Pertanto, perche’ l’imputato, nel processo penale, possa essere condannato al risarcimento del danno consistente nel tributo evaso, anche mediante una condanna generica che pero’ affermi l’esistenza del danno-conseguenza (l’an) e sia quindi suscettibile di vincolare il giudice civile sul punto, e’ necessario che l’amministrazione costituitasi parte civile fornisca la concreta, puntuale e specifica prova che tale danno si sia effettivamente verificato, ossia che in conseguenza del reato l’amministrazione stessa non abbia piu’ la possibilita’ di recuperare, nemmeno coattivamente, il credito erariale dal contribuente.
Qualora nel giudizio penale l’amministrazione non abbia invece fornito questa specifica prova, il giudice penale potra’ sempre applicare il principio, dianzi ricordato, secondo cui, ai sensi dell’articolo 539 c.p.p., comma 1, la condanna generica al risarcimento del danno non esige una indagine sulla concreta esistenza di un danno risarcibile, essendo sufficiente, a tal fine, l’accertamento del fatto-reato (c.d. danno evento) potenzialmente produttivo di conseguenze dannose, con la precisazione, pero’, che, ai sensi dell’articolo 651 c.p.p., tale statuizione non ha normalmente efficacia di giudicato in ordine alle conseguenze economiche del fatto illecito commesso dall’imputato. Ed invero, la commissione di un reato tributario costituisce un fatto potenzialmente produttivo di conseguenze dannose per l’amministrazione finanziaria, essendo appunto possibile che in conseguenza del reato l’amministrazione stessa non sia piu’ in grado di recuperare, nemmeno coattivamente, il tributo. Il che e’ sufficiente per l’accertamento del danno-evento e del nesso di causalita’ in astratto e per l’emissione da parte del giudice penale – qualora vi sia una domanda in tal senso della parte civile – di una condanna generica al risarcimento del danno, condanna che pero’, ai sensi dell’articolo 651 c.p.p., non ha efficacia di giudicato nel processo civile, nel quale pertanto l’amministrazione, per ottenere la condanna dell’autore del reato al risarcimento di una somma corrispondente al tributo evaso, dovra’ appunto provare che in conseguenza del reato stesso, e’ venuta meno la possibilita’ di riscuotere il tributo dal contribuente.

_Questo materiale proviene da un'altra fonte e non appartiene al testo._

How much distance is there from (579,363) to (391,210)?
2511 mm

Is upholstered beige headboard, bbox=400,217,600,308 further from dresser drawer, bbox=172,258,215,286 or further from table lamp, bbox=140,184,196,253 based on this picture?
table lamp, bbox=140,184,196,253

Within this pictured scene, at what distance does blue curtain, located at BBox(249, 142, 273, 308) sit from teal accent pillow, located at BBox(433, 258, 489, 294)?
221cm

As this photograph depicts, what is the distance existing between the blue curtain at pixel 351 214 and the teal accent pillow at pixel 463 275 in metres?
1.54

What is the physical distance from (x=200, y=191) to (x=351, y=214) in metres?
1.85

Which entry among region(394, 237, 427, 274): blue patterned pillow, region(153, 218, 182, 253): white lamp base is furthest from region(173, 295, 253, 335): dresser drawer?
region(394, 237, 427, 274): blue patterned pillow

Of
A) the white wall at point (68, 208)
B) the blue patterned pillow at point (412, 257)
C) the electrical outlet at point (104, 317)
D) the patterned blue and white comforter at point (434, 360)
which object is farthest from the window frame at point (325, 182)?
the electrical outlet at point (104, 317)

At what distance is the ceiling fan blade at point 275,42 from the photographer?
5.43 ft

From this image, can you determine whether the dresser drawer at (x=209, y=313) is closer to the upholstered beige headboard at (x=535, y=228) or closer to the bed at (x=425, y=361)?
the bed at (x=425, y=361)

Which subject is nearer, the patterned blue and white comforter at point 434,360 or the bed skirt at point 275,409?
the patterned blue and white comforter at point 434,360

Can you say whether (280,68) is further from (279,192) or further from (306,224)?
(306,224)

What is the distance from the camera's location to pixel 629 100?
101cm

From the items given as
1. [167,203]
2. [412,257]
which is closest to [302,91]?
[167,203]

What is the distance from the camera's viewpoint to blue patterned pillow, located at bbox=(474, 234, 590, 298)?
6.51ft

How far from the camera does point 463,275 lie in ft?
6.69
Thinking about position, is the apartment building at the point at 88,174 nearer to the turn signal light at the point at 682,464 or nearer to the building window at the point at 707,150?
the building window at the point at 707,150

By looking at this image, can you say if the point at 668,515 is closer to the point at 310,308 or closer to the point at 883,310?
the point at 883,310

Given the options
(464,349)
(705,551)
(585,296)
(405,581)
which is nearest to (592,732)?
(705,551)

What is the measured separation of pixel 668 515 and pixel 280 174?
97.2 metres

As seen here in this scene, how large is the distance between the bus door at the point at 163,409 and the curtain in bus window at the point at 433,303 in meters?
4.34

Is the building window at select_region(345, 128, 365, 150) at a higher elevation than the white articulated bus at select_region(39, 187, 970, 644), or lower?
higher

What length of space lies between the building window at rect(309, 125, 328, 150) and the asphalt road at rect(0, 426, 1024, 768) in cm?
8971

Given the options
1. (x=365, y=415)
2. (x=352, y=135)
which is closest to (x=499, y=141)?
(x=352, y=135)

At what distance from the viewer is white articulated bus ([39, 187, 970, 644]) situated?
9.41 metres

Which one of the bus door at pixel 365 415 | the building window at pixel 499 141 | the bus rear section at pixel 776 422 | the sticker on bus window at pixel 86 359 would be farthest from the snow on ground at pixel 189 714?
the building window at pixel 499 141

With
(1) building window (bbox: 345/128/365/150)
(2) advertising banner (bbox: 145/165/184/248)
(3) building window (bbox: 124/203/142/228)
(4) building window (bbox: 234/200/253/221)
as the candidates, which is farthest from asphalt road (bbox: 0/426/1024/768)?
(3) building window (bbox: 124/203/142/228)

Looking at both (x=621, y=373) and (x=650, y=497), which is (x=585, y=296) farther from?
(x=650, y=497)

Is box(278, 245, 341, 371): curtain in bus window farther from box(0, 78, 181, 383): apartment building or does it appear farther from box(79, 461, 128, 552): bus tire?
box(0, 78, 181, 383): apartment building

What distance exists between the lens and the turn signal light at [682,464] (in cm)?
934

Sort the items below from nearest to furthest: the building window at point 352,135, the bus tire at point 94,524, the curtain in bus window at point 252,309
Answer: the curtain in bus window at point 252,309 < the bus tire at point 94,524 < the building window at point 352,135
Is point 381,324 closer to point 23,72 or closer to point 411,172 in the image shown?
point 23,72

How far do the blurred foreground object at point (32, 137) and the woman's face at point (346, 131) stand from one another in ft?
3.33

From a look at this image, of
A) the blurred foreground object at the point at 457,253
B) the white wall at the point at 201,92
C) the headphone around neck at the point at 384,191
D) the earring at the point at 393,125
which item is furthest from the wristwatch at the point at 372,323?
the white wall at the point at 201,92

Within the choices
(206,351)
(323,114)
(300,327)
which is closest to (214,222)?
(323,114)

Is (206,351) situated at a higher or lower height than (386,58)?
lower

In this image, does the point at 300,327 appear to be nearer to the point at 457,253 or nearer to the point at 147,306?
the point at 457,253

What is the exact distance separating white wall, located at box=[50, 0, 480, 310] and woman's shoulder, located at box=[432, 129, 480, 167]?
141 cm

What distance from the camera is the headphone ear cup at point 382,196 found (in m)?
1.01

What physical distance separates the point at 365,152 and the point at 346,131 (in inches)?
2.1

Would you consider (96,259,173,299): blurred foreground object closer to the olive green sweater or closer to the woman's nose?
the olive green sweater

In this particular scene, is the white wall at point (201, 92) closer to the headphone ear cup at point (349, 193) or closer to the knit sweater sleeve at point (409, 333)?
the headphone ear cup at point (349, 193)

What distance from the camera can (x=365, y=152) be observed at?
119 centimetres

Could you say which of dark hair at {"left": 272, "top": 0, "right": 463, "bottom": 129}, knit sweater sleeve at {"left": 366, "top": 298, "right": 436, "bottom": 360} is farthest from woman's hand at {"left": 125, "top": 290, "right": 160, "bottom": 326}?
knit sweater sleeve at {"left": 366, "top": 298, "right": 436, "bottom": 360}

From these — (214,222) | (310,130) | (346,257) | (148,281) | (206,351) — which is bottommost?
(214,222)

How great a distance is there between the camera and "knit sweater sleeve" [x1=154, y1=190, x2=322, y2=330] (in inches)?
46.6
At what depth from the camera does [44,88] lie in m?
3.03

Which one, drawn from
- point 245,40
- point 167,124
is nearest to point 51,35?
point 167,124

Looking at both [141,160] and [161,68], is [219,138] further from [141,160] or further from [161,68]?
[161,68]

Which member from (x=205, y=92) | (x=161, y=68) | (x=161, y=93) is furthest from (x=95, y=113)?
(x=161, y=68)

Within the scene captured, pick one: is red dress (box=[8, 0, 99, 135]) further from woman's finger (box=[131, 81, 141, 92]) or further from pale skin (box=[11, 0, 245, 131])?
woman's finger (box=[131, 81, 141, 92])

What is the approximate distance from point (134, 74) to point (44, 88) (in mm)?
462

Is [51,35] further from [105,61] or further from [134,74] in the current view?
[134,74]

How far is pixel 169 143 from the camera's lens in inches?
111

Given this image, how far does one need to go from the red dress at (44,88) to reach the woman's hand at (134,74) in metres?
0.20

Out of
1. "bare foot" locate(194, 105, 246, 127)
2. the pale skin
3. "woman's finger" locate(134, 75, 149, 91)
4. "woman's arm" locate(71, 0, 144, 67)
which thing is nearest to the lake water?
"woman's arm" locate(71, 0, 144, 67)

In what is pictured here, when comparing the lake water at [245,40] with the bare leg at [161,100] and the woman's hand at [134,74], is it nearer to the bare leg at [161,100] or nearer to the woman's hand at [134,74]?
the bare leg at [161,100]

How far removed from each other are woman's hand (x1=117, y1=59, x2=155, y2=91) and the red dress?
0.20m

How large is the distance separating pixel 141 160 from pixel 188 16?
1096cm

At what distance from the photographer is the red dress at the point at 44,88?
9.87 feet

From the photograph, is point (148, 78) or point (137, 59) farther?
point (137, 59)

Nel caso in esame, la parte civile ricorrente Agenzia delle entrate non ha fornito alcuna prova, ed anzi nemmeno ha allegato, che il reato avesse reso impossibile recuperare direttamente dal contribuente il tributo evaso. Non sussistevano quindi le condizioni per l’emissione di una sentenza di condanna specifica dell’imputato al risarcimento di una somma corrispondente al tributo dovuto dal contribuente (come aveva chiesto l’Avvocatura ricorrente) e nemmeno di una sentenza di condanna generica che pero’ affermasse la sussistenza del danno-conseguenza (l’an) demandando al giudice civile la liquidazione del quantum.

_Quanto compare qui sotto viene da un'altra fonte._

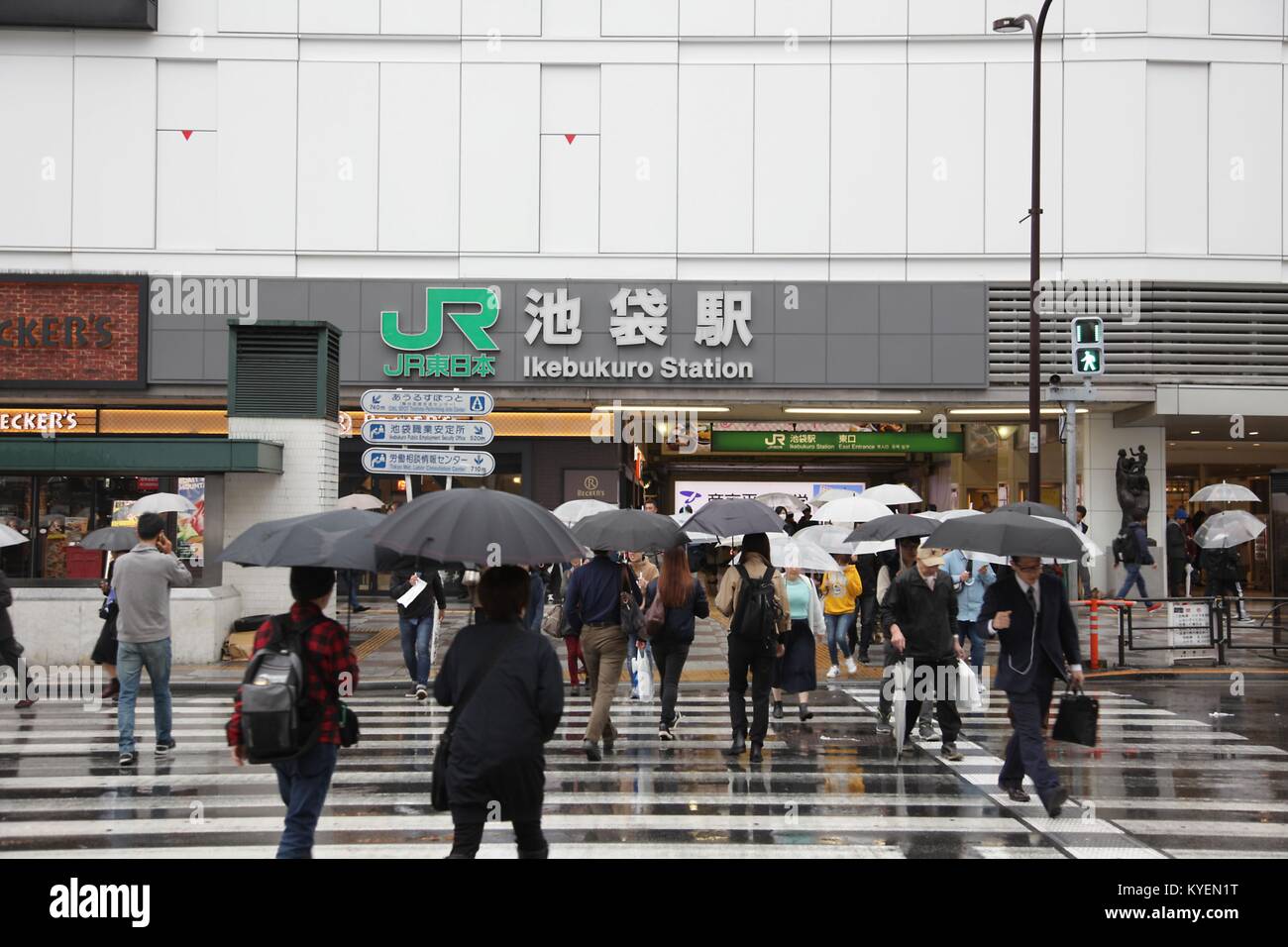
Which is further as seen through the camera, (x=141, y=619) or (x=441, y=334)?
(x=441, y=334)

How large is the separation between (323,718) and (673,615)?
16.5ft

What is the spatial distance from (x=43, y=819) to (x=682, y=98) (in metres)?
19.8

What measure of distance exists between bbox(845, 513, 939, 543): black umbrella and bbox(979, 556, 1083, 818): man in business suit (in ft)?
9.94

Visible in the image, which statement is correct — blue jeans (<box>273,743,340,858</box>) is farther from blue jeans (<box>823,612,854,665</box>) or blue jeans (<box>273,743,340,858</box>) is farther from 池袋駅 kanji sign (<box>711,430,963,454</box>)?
池袋駅 kanji sign (<box>711,430,963,454</box>)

Poiche’ pero’ era in astratto possibile che l’amministrazione in sede civile fornisse la prova che si era verificata, come conseguenza del reato, l’impossibilita’ di recuperare il tributo dal contribuente e che quindi aveva subito un concreto danno patrimoniale a causa del reato, il giudice penale, accertata la potenzialita’ dannosa del reato e la presenza in astratto del nesso eziologico, avrebbe potuto – se richiesto – emettere una sentenza di condanna generica che si limitasse ad accertare il danno-evento, come tale non vincolante per il giudice civile.

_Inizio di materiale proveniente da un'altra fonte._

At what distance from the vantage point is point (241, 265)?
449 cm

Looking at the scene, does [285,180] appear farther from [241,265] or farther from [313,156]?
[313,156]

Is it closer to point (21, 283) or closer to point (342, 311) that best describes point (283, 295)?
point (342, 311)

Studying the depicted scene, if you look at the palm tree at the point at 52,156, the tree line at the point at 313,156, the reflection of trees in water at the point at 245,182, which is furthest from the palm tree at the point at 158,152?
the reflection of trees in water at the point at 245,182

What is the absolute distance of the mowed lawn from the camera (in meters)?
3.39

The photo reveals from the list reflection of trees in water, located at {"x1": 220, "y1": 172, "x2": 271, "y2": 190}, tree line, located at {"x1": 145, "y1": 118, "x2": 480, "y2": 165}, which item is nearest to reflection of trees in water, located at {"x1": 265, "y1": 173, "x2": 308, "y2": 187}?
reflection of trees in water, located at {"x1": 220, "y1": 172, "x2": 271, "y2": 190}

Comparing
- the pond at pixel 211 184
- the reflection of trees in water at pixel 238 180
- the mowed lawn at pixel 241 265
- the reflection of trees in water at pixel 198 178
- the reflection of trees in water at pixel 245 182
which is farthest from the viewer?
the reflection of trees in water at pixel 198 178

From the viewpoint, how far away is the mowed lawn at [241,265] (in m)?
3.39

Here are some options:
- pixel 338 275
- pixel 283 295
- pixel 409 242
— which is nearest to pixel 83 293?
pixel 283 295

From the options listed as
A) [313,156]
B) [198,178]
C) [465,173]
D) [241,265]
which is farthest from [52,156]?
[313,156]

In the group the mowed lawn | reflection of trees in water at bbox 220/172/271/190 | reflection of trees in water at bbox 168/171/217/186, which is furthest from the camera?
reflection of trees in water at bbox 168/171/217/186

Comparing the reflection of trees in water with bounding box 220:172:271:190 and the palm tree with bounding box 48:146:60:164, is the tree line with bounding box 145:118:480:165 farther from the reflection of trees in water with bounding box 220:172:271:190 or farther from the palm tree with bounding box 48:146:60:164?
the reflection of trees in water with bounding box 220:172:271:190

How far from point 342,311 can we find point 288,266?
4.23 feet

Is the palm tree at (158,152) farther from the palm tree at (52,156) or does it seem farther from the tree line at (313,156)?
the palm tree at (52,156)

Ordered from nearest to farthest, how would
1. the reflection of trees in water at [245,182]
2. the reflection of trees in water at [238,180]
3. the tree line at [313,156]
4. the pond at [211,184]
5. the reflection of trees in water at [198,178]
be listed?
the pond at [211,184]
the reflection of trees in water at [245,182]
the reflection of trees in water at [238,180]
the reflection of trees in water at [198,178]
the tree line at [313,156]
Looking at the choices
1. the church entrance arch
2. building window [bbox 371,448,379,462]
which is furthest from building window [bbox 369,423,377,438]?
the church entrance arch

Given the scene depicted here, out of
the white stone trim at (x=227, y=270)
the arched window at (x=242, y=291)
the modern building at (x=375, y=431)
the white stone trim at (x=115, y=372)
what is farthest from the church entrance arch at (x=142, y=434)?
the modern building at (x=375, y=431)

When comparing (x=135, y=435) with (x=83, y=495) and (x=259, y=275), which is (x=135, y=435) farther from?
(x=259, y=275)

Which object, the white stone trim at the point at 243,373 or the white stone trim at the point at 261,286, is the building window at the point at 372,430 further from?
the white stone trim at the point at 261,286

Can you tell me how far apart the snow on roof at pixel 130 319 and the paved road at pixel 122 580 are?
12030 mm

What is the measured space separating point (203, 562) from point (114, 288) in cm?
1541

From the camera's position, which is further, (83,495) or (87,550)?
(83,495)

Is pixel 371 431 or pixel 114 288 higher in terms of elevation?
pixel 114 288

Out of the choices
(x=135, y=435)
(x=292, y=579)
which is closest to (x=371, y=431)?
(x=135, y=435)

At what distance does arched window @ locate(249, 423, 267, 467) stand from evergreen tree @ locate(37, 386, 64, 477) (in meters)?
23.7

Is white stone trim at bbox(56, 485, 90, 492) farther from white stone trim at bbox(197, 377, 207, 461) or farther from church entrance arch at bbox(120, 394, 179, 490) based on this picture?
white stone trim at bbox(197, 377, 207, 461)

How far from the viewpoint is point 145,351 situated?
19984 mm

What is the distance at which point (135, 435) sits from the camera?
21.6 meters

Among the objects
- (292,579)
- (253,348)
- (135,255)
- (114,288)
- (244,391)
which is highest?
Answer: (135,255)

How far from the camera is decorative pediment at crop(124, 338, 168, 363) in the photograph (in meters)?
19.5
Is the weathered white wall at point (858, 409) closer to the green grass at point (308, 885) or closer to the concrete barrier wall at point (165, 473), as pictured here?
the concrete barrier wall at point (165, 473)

15. In conclusione, in accoglimento dei ricorsi dell’imputato e della parte civile, la sentenza impugnata deve essere annullata con rinvio per nuovo esame ad altra sezione della corte d’appello di Trento, che si uniformera’ ai principi di diritto dianzi enunciati.
P.Q.M.
La Corte Suprema di Cassazione in accoglimento dei ricorsi dell’imputato e della parte civile, annulla la sentenza impugnata con rinvio ad altra sezione della corte d’appello di Trento.